Brandt’s groundbreaking dress designs fairly exploded onto the international fashion scene when she unveiled her new B-age collection at the 1965 Copenhagen Fashion Fair. The ‘60s may have been swinging in nearby London, but to conservative critics in Copenhagen, the new designs were a shock.

They were considered too close-fitting, with hemlines too short to be respectable. Fashion at the time, at least in Denmark, appealed more to genteel ladies than modern young women. Ordinary people seemed less concerned, but for Danish women in their 20s, this was exactly the kind of new clothing they wanted. The B-age skirt was Brandt’s answer to Mary Quant’s Carnaby Street Mini, and before long other designers were attempting to imitate the B-age look that had come to epitomise cool Scandinavian style and free expression.

Young talent
Brandt had seemed destined for great things from a young age. By 17, she had already won several competitions for her clothing designs, and her talent was noticed while she was a student at the Scandinavian Academy of International Fashion and Design. It was in Paris, however, that her life would change forever – romantically as well as professionally.

Brandt moved to Paris immediately after graduating from school, taking an apprenticeship with Pierre Balmain, the world-famous designer, who was then known as the master of elegant sophistication. Soon recognised for her own inventive, confident style, she moved up the career ladder to work at the successful couture house of Louis Féraud.

In the mid-’60s, Brandt returned to Denmark with a husband, Erik, and a portfolio of radical dress designs the likes of which Denmark had never seen before. Erik, a fellow Dane who was not much older than Brandt, had also been working with Paris’s fashion elite at the prêt-à-porter company Mendes. The pair would go on to become one of the most successful designer couples of all time.
Their jet-setting lifestyle had limitations in modest Denmark, bringing them instead to creative capital

New York glitz
New York in the 1980s, where they were soon regulars at the fashionable discotheque Studio 54. Anecdotes from the time recount the pair ‘bumping into’ the likes of actress Brigitte Bardot, musicians Mick Jagger and David Bowie, author Truman Capote and famously reclusive artist Andy Warhol, who actually visited the Brandt family in Copenhagen. A photograph from the time shows their two young daughters looking visibly uncomfortable in the presence of the eccentric celebrity artist.

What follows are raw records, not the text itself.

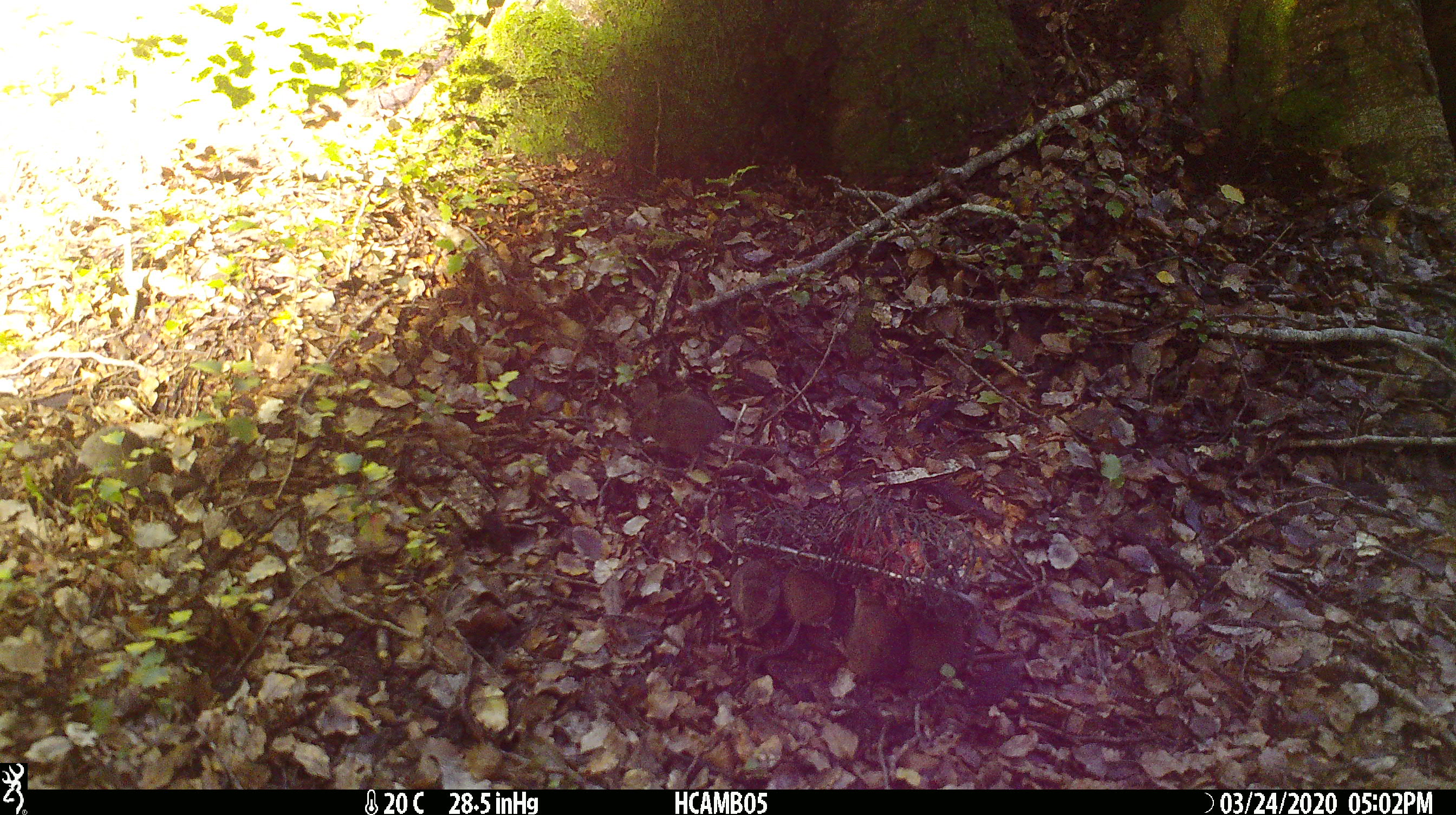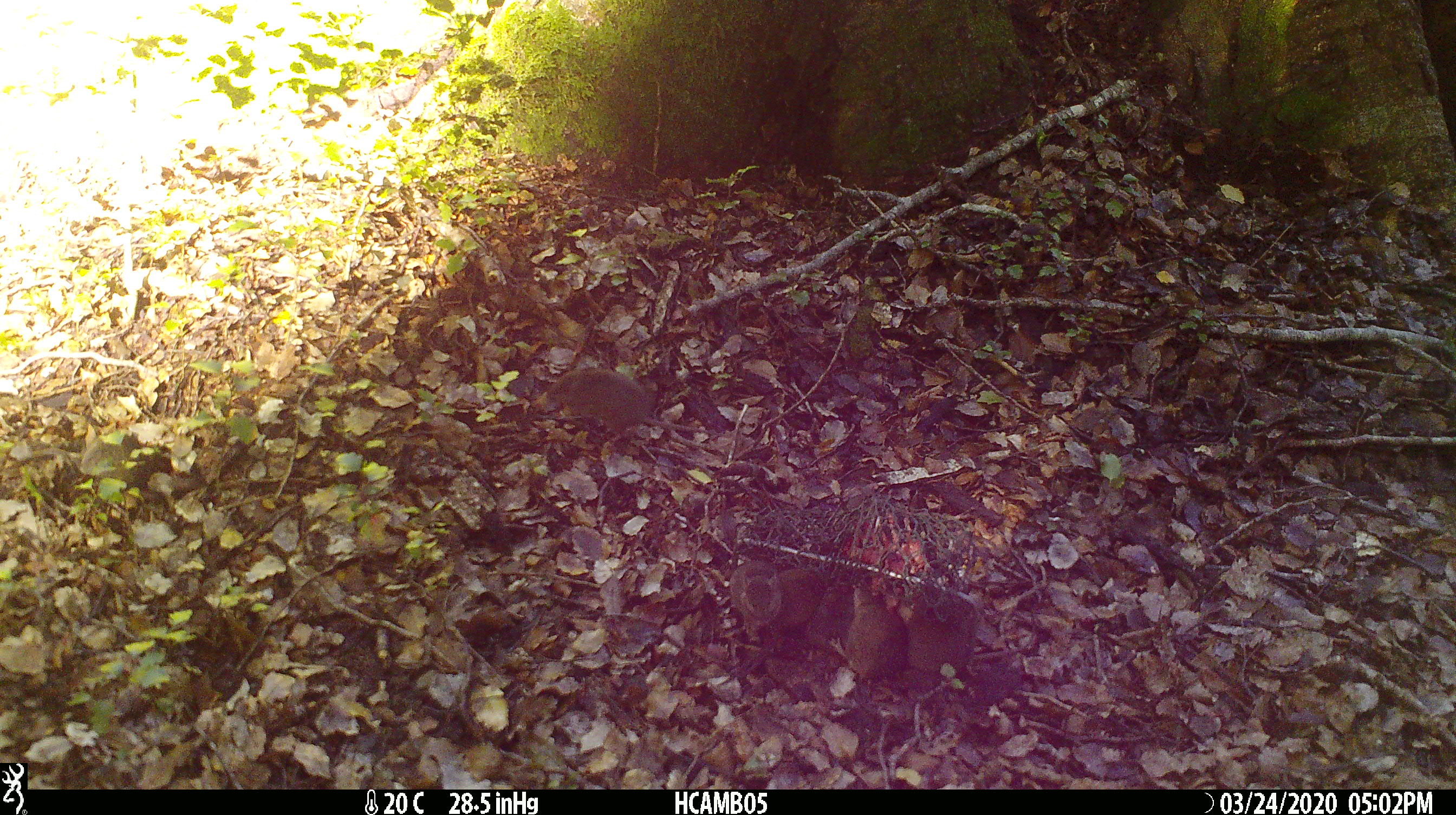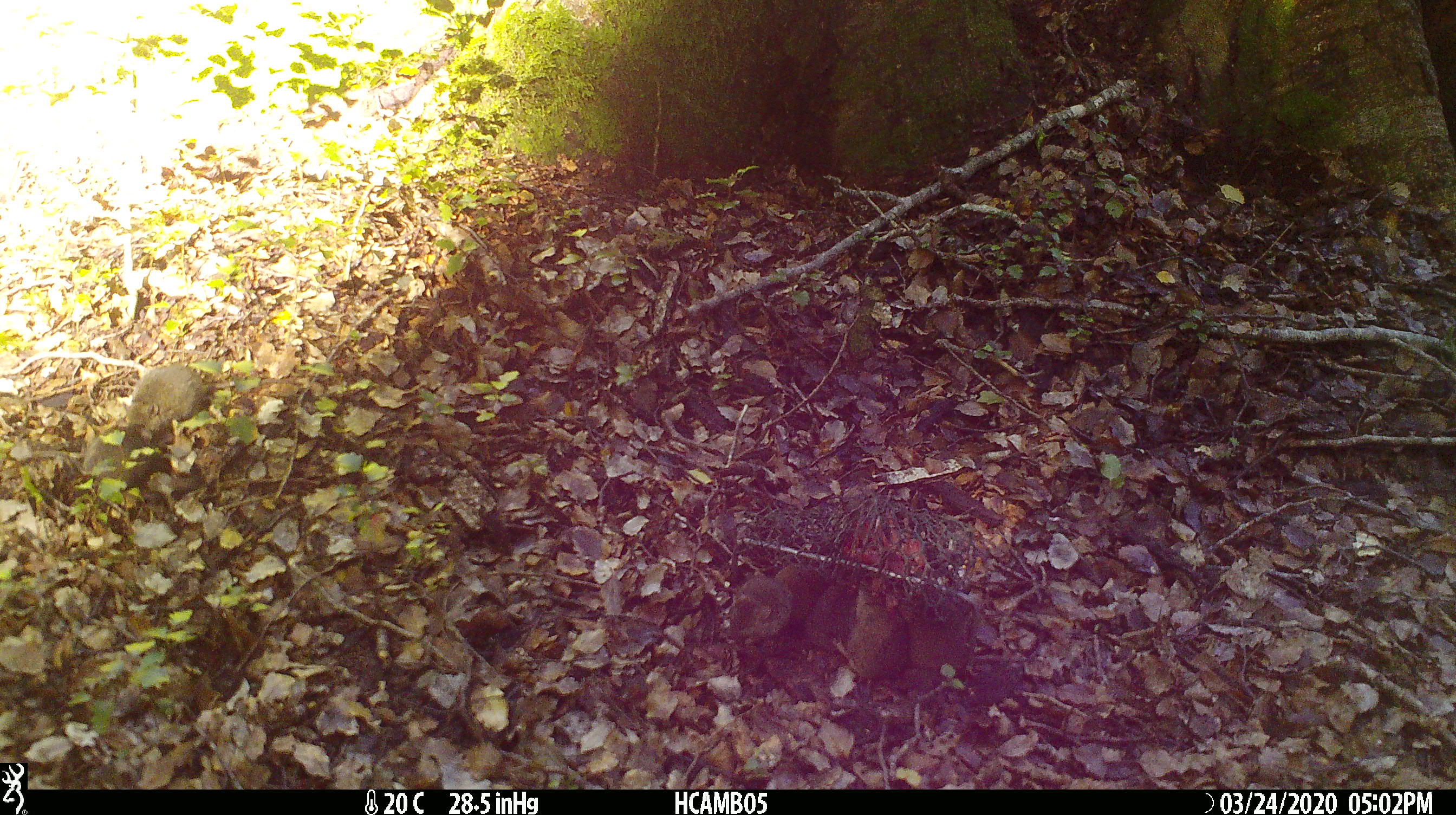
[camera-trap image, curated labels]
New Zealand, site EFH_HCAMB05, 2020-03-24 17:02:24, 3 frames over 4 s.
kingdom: Animalia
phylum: Chordata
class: Mammalia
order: Rodentia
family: Muridae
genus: Mus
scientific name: Mus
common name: mouse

Whether the Brandts were at home or abroad, regular people loved to follow their lives – they were the closest thing that Denmark had to celebrity royalty, and photographs of them on glamorous holidays enjoying a jet-set lifestyle were common in domestic as well as international gossip weeklies.

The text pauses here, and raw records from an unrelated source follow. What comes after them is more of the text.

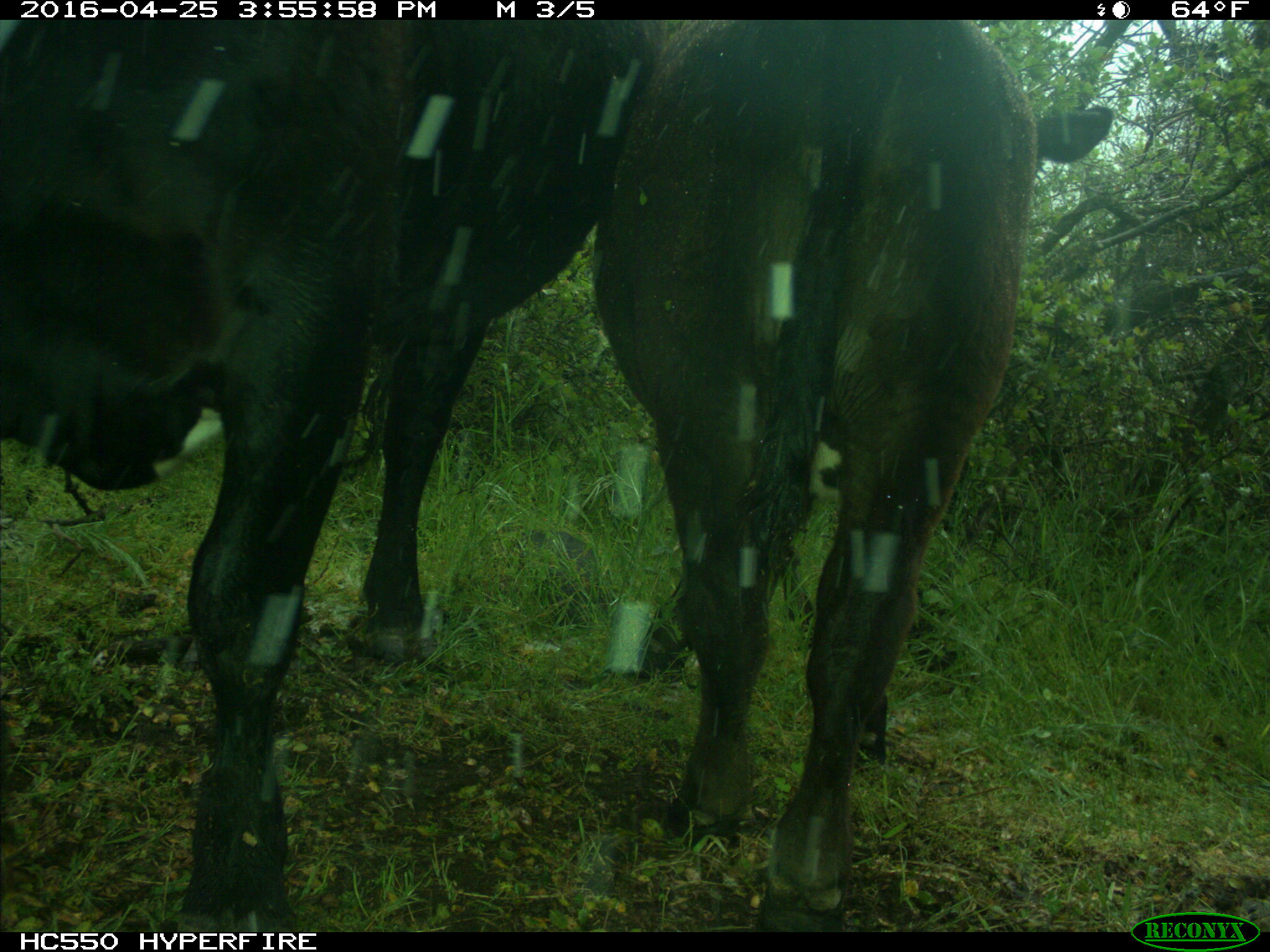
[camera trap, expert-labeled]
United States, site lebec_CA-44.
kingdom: Animalia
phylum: Chordata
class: Mammalia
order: Artiodactyla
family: Bovidae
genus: Bos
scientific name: Bos taurus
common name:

Despite her glitzy image, Brandt was unusually shy and retiring. It was her husband Erik that had an uncanny eye for marketing, and he staged a number of publicity stunts that were ahead of their time.

One such stunt occurred when the Brandts found themselves impossibly behind schedule. Realising that their new collection would not be ready in time, Erik arranged a photo shoot with him and Margit surrounded by several of their naked models. The picture was famously publicised, accompanied by the text: “Waiting for new collections”.

In another, Margit once designed a collection of coats with armholes that were too small for any normal-sized woman. They were inspired by her time in Paris, but didn’t sell well in Denmark. Erik explained to their Danish clients that they were simply the “wrong customers” – there was nothing wrong with the coats.

Place in history
Brandt is one of very few Danish fashion designers to have been the subject of her own art exhibition. In 2010, Designmuseum Danmark exhibited ‘Walk on the Wild Side’, a collection of her work that attempted to show Brandt’s impact on contemporary fashion design rather than her life in the gossip columns. She was also awarded the Cross of Dannebrog by Queen Margrete in 2007.

Clearly, Brandt’s place in fashion history is secure – in her book ‘Fashion Genius of the World’ (1979), Serena Sinclair places Brandt second only to Britain’s Mary Quant. And the Brandt name remains an important global brand even after her death.

The company was relaunched in 2005 when the couple permanently returned to Denmark from New York, and it continues to be a family operation – Erik is still involved, and their daughter Julie is the firm’s creative director.

But it wasn’t just the Brandts’ professional relationship that was successful: unusual among those in the celebrity world, their love for each other lasted a lifetime, and a tearful, deeply saddened Erik was at Margit’s side when she died.